* **AIM 1**
According to the blog post on the critical thinking module, about what share of a typical 5-year-old's thought is original?
* **AIM 2**
Carry on writing the blog post about the critical thinking module from its last sentence onward.

--- SOURCE ---

So you may have noticed that there were no posts on Thursday and Friday last week. There’s a reason for this.
Last week was the coincidence of the annual Samaritan board meeting and the due date for my big business plan. So I was busy, and since so much of the business plan was writing there wasn’t even a small desire to spend some of my break times writing for the blog. So no posts. (I’ll have another post on the business plan tomorrow or Wednesday, I hope)
Friday, after getting a whopping 84 minutes of sleep (not quite an all-nighter) we had a one day module on Critical Thinking. Dr. Weinzimmer is one of my favorite profs (I don’t just say that because he grades the final comprehensive exam) but even the most interesting prof with an interesting topic can be tough after a short night of sleep, no matter how much caffeine one has ingested.
The reason for the module in critical thinking is that every manager has a tendency to slip into habits. “That’s just the way we do things around here…” And yesterday’s answers don’t always solve today’s problems nor will they be the best thing for tomorrow’s opportunities.
We spent part of the morning talking about critical thinking in the sense of innovation vs. creativity. Creativity can’t be forced easily. Innovation needs to be…it’s required for survival.
One of the shocking stats out of the class, for some people, is this: a typical 5 year old has about 90% original thought. A typical adult has about 5%. Schooling and education, for the sake of efficiency as much as anything, tends to break the natural creativity God has given us. We need to unlearn some bad habits from school to be creative and innovative.
Larry gave us a 5 step process for critical thinking:
- Opportunity/Problem Identification
With the first step, problem identification, asking the right question is crucial. We tend to miss nuances because of what we expect to see, and often solutions don’t appear to us because we don’t imagine what can be done. Focusing on the periphery may be the most helpful solution in some cases: Levi Strauss made more money than any other person from the gold rush.

--- RECORDS ---

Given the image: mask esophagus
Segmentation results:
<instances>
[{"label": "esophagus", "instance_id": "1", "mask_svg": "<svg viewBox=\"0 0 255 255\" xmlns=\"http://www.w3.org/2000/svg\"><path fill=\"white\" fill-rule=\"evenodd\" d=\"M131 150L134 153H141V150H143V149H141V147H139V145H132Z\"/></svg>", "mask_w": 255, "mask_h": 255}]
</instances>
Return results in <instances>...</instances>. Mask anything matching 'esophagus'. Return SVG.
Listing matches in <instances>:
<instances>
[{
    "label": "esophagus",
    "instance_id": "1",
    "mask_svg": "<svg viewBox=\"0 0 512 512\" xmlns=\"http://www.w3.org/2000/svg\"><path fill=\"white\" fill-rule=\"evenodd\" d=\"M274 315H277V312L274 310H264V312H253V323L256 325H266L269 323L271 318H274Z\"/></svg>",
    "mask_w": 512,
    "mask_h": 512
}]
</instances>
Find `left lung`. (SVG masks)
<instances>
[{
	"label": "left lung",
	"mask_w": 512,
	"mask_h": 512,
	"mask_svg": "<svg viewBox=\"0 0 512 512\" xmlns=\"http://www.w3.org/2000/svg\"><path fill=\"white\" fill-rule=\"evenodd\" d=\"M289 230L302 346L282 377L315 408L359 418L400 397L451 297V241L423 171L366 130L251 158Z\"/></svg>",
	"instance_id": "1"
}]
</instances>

---

* **WRITTEN RESPONSE 1**
About 90%.

* **WRITTEN RESPONSE 2**
For incubation, having time to think without interruption. Creative managers learn to shut down for a while and focus on nothing in particular while the mind subconsciously processes. Agent K in MIB3 calls that “time for pie.”
We also spent some time talking about Vertical thinkers (those who tend towards details, logic, analysis) and Lateral thinkers (connections, divergent possibilities, more big picture) and how both are necessary for good critical thinking in organizations.
One of the experiments he did I’ve seen work out in meetings and decision-making before: the strong lateral thinkers and the strong vertical thinkers frustrate each other. So learning appreciation for the other thinking style is important. Lateral thinkers tend to be great innovators. Vertical thinkers tend towards adaptations. Both are valuable and need to be considered!
The class was valuable, despite being exhausted. There were a bunch of brain teaser activities showing that critical thinking isn’t natural for most of us, and then in a shocking moment at 2:30 Larry let us out of class early, with an assignment: spend 2 hours doing nothing. Nada. Just let your mind wander and see what happens, and then write a paper on what you learned.
Due to the lack of sleep I am scheduling mine this week instead of last (I knew I’d fall asleep if I sat still and tried to think about nothing) but it will be a good experiment. Doing nothing isn’t easy. At least not for me.
But that will be another post….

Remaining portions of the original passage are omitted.